[Dataset entries]
········
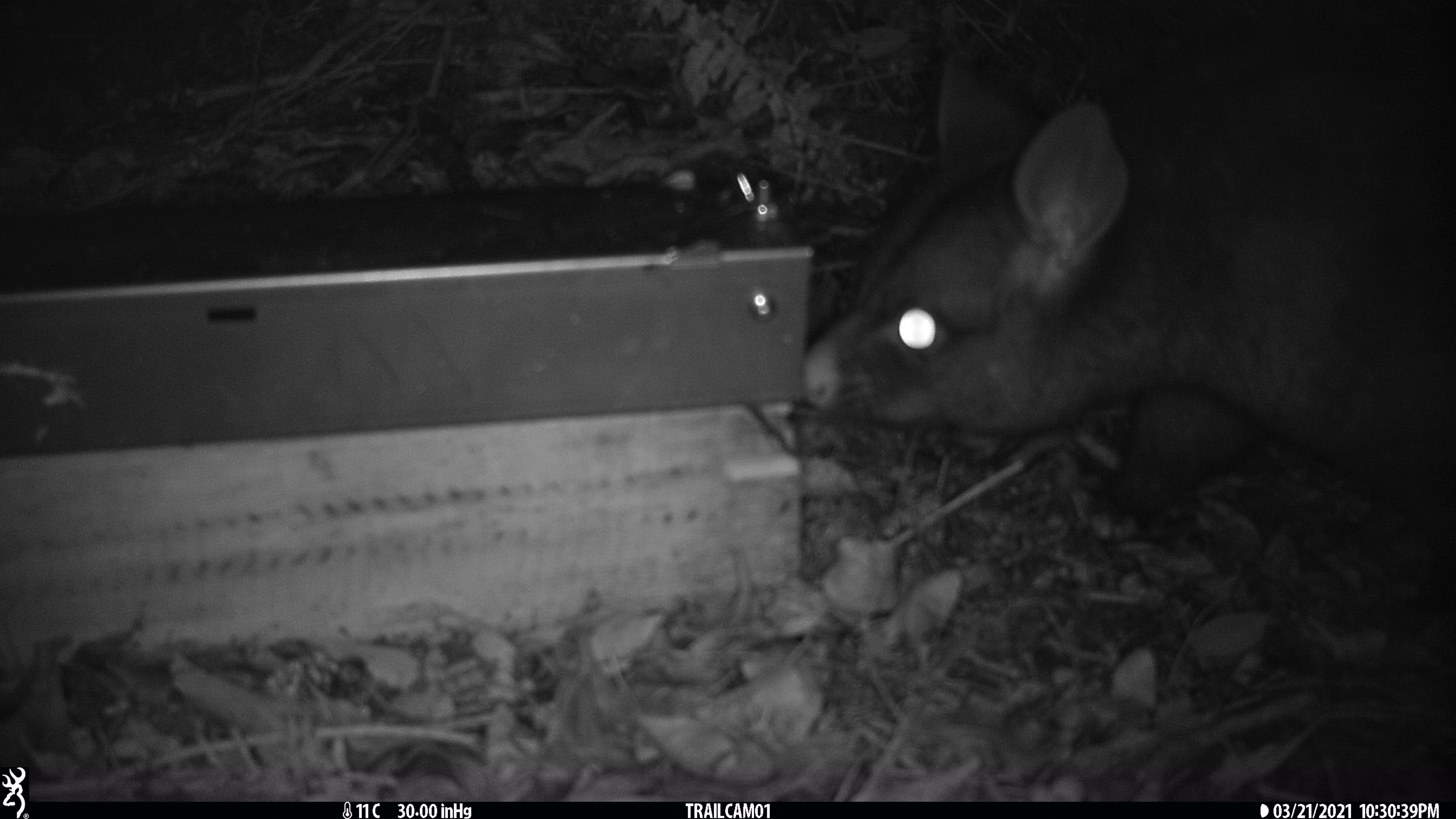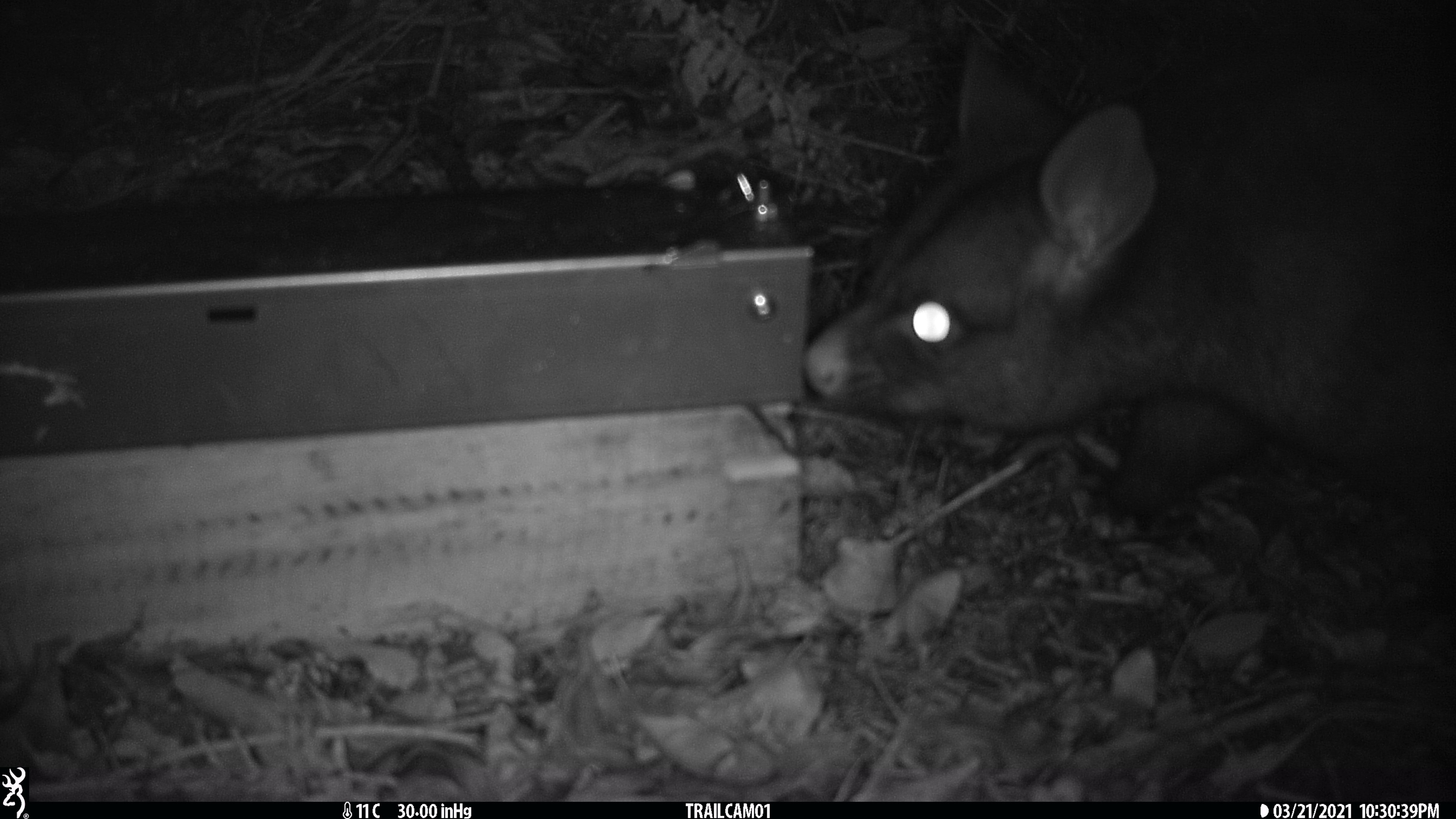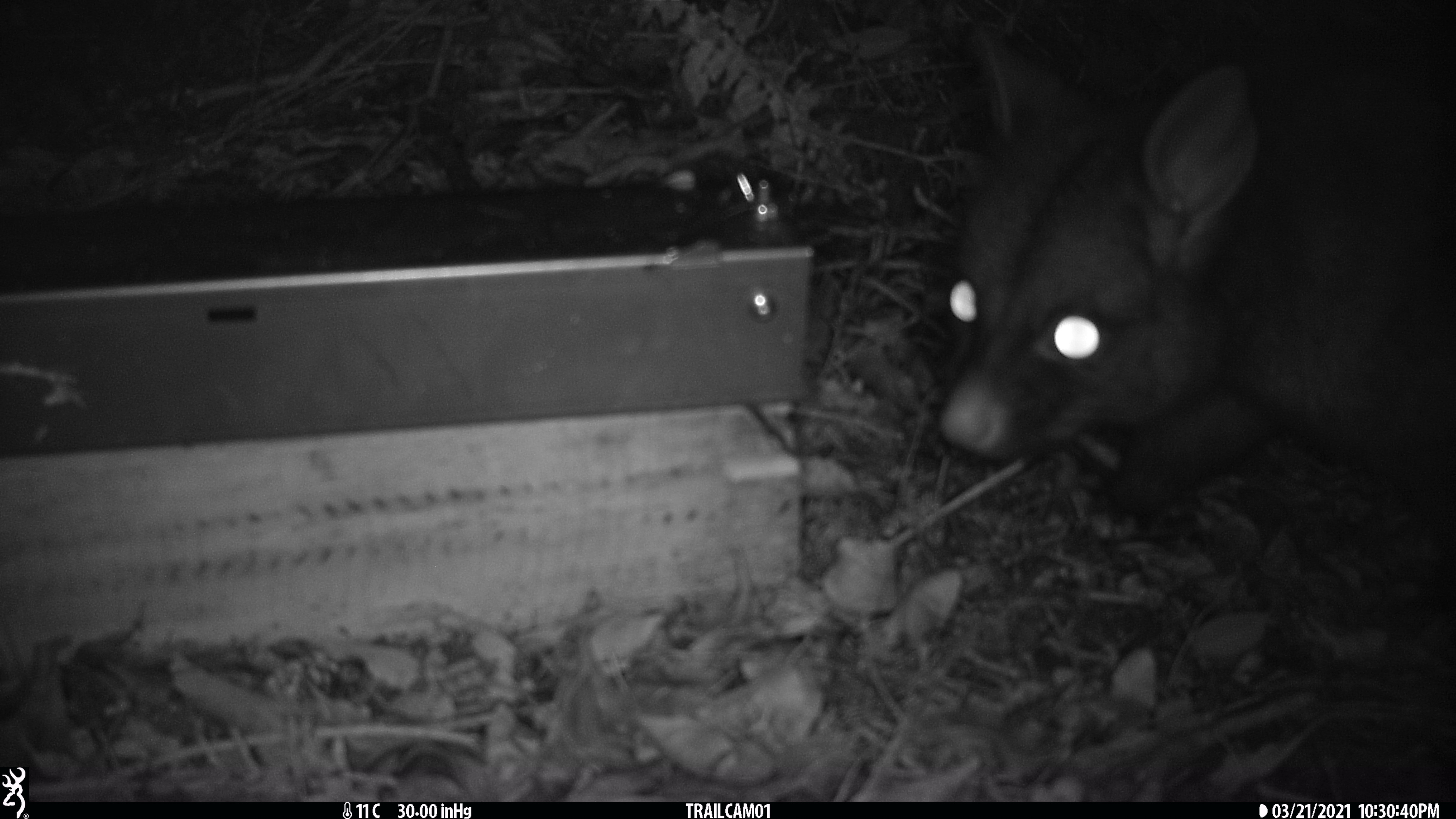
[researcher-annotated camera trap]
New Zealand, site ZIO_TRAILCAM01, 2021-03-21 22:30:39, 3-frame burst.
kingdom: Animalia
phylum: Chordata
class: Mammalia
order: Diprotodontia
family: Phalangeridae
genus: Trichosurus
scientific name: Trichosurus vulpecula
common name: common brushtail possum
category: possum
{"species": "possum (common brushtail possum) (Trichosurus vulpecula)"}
········
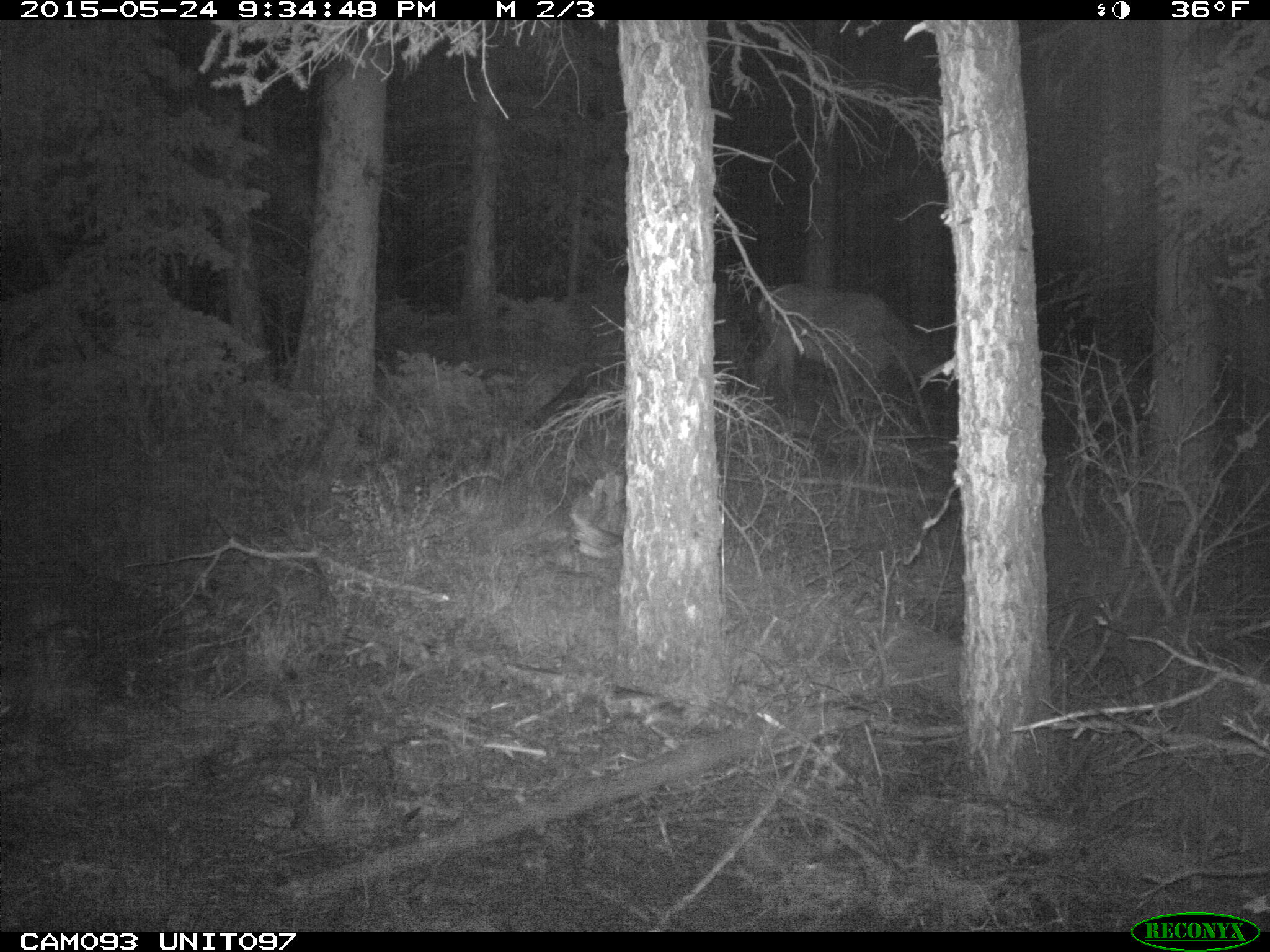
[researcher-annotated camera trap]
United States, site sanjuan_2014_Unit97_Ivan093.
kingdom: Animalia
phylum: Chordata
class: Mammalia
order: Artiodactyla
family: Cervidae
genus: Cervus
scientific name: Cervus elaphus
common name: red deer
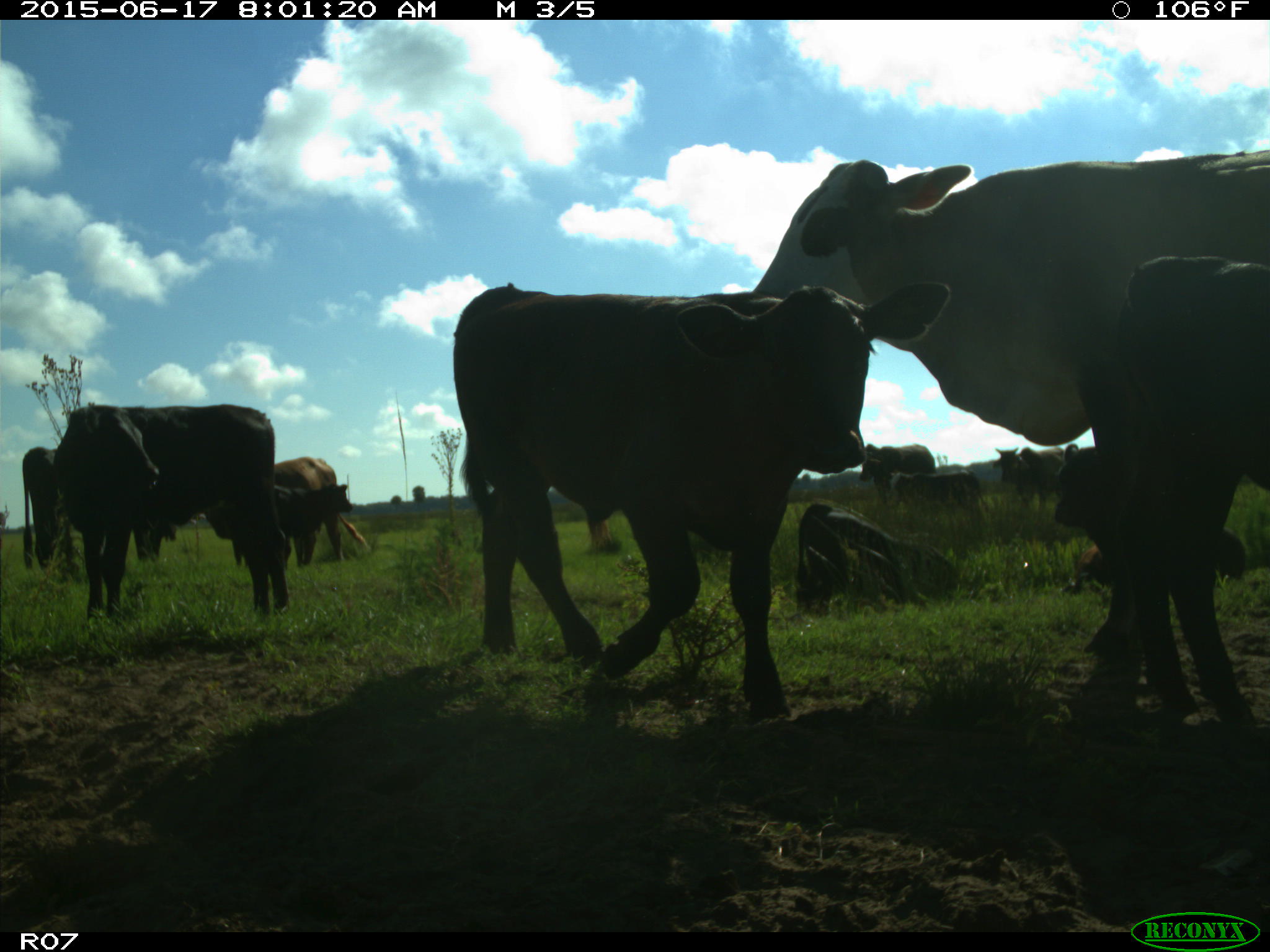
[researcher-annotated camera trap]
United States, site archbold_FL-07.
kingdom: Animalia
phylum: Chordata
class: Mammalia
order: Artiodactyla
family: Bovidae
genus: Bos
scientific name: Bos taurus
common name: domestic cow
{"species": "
········
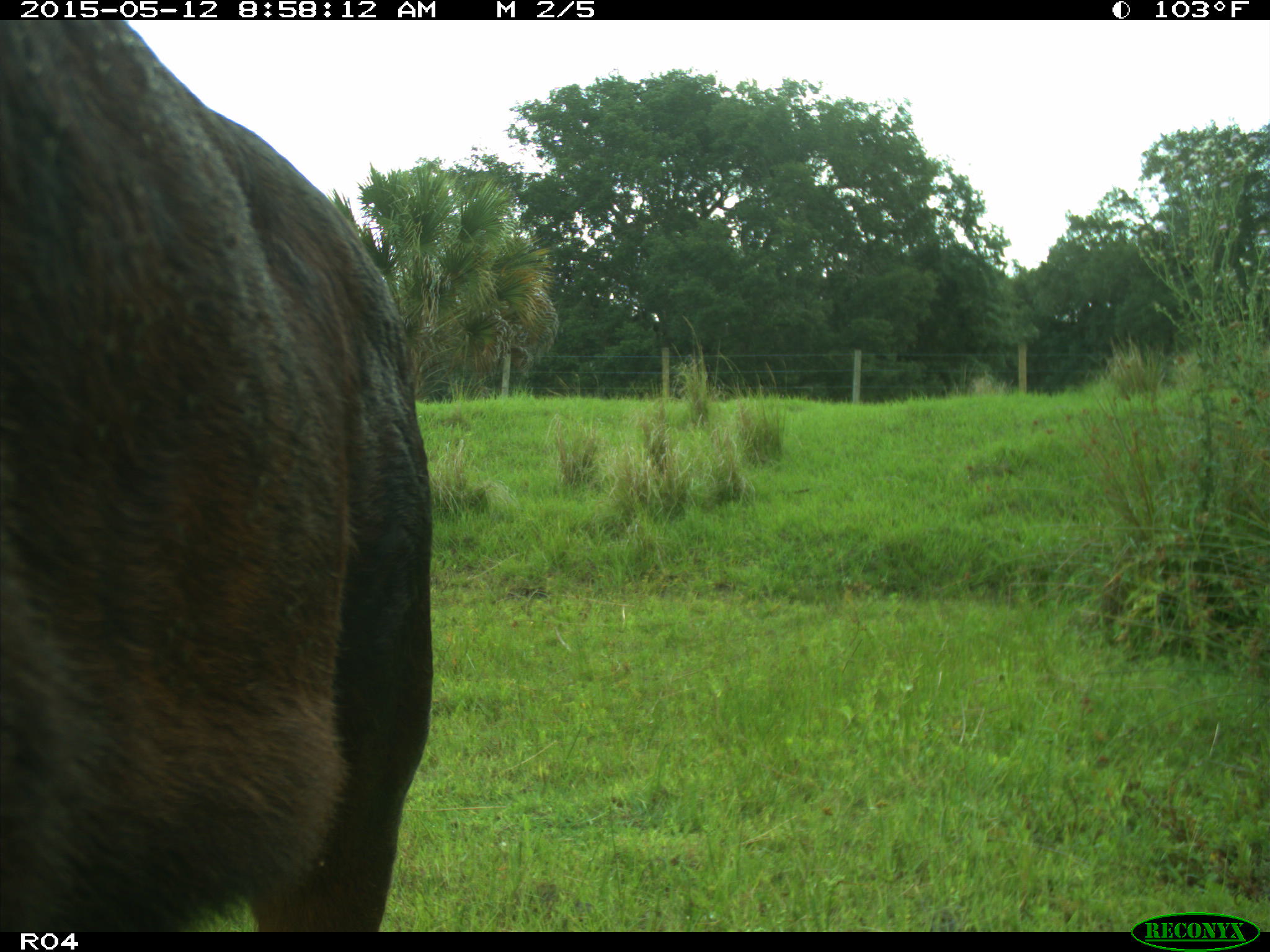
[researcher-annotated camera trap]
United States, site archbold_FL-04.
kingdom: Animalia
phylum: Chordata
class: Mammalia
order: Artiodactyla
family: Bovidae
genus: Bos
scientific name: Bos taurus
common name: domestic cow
········
(EXERCISE REQUIREMENTS): From the records above, return each line where "United" occurs.

(EXERCISE RESULT):
United States, site sanjuan_2014_Unit97_Ivan093.
United States, site archbold_FL-07.
United States, site archbold_FL-04.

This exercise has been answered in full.